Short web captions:
——

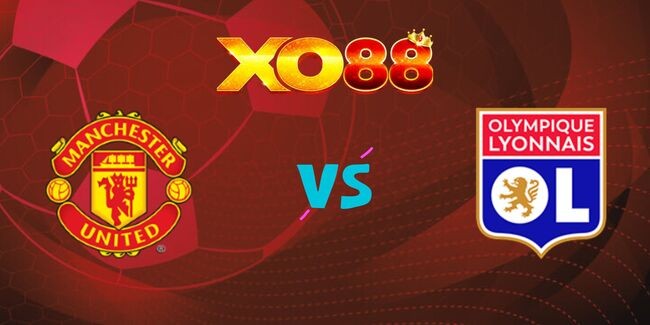 XO88 Nhận định soi kèo Manchester United vs Lyon, 02h00 – 18/04/2025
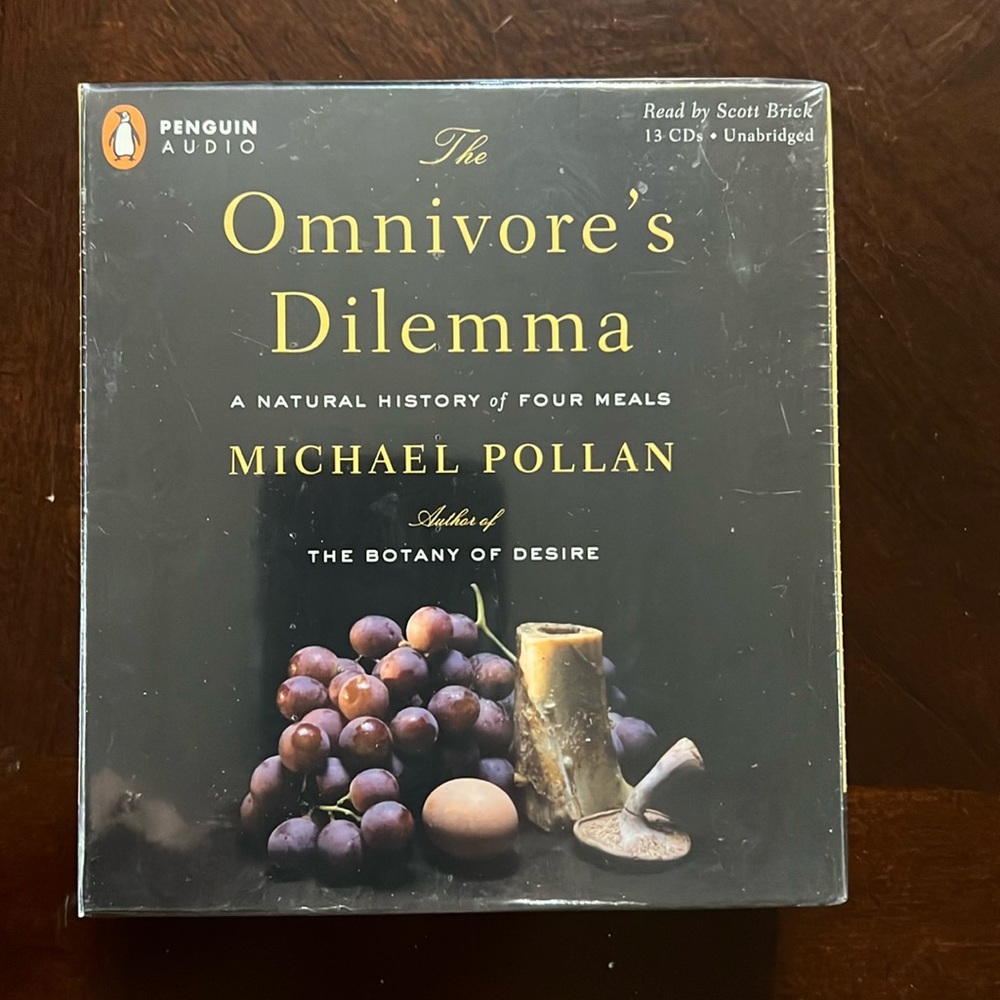 Omnivore’s Dilemma”Never opened 13CDbox By Michael Pollan “The bounty of desire”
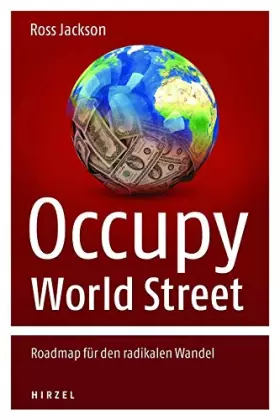 Couverture du produit · Occupy World Street - Roadmap für den radikalen Wandel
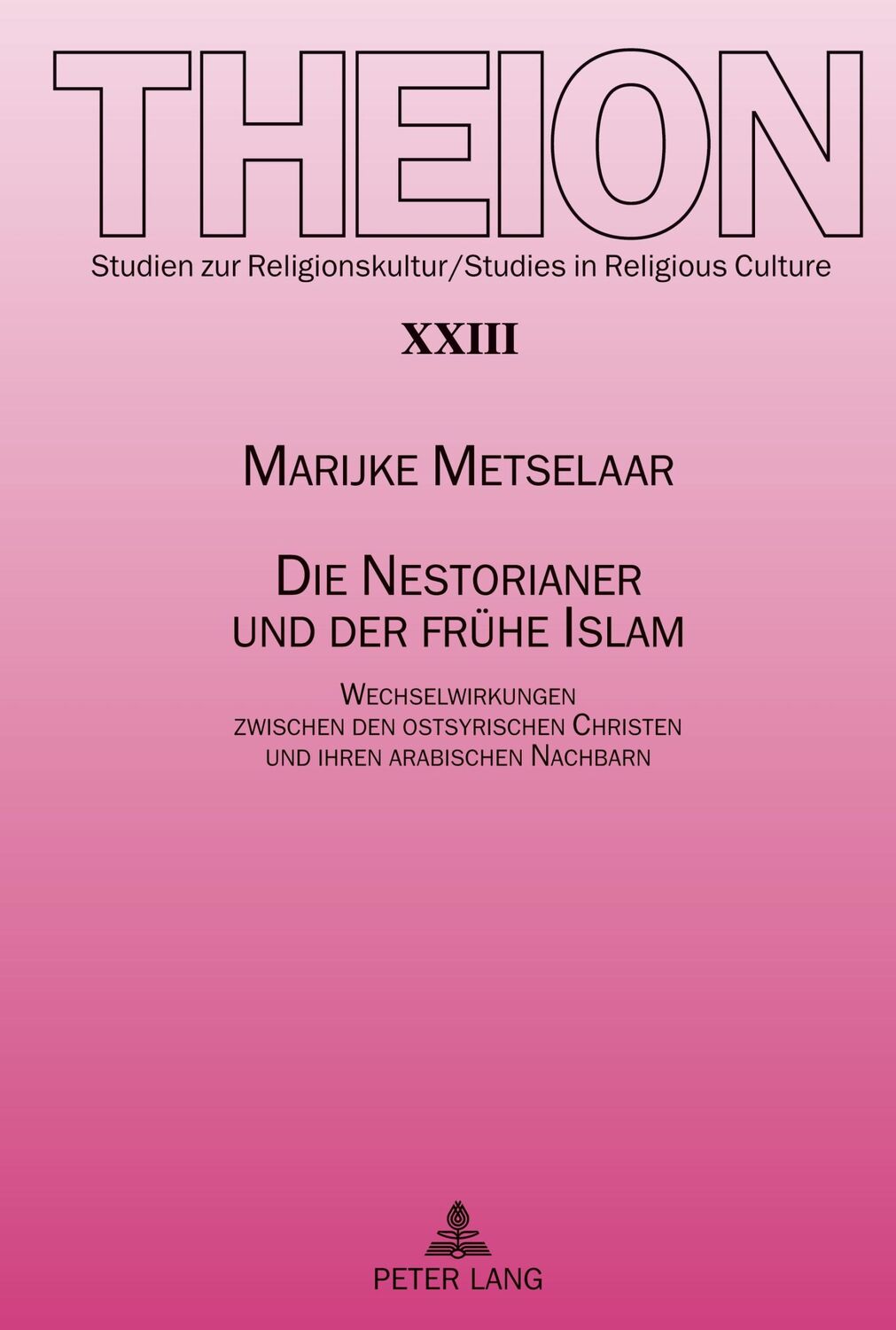 Cover: 9783631591291 | Die Nestorianer und der frühe Islam | Marijke Metselaar | Buch | 2009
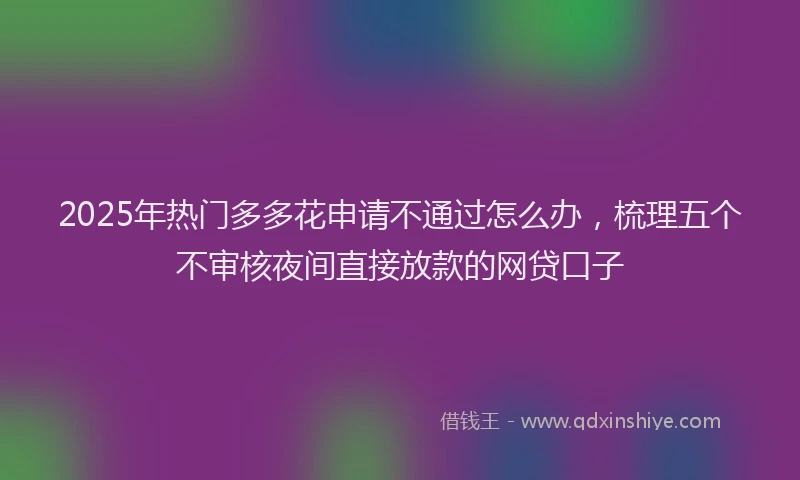 2025年热门多多花申请不通过怎么办，梳理五个不审核夜间直接放款的网贷口子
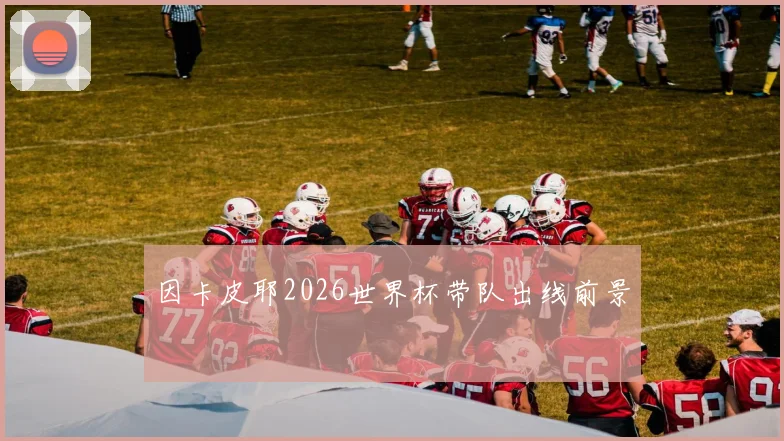 因卡皮耶2026世界杯带队出线前景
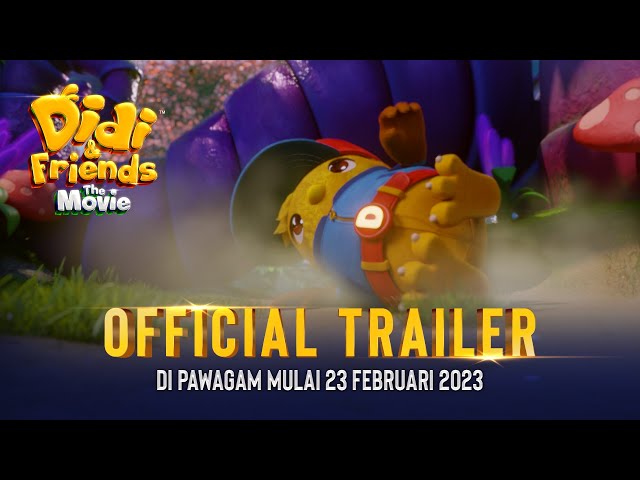 Didi & Friends The Movie - Official Trailer | Di Pawagam 23 Februari 2023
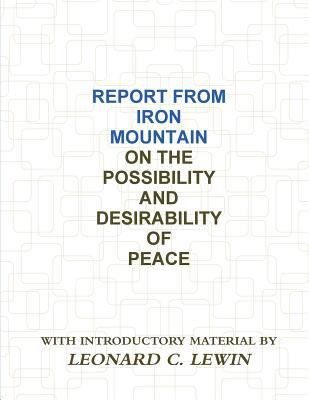 Report from Iron Mountain 8087888987 Book Cover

——

Every entry, word for word: repeat it, but skip the images.

 XO88 Nhận định soi kèo Manchester United vs Lyon, 02h00 – 18/04/2025
 Omnivore’s Dilemma”Never opened 13CDbox By Michael Pollan “The bounty of desire”
 Couverture du produit · Occupy World Street - Roadmap für den radikalen Wandel
 Cover: 9783631591291 | Die Nestorianer und der frühe Islam | Marijke Metselaar | Buch | 2009
 2025年热门多多花申请不通过怎么办，梳理五个不审核夜间直接放款的网贷口子
 因卡皮耶2026世界杯带队出线前景
 Didi & Friends The Movie - Official Trailer | Di Pawagam 23 Februari 2023
 Report from Iron Mountain 8087888987 Book Cover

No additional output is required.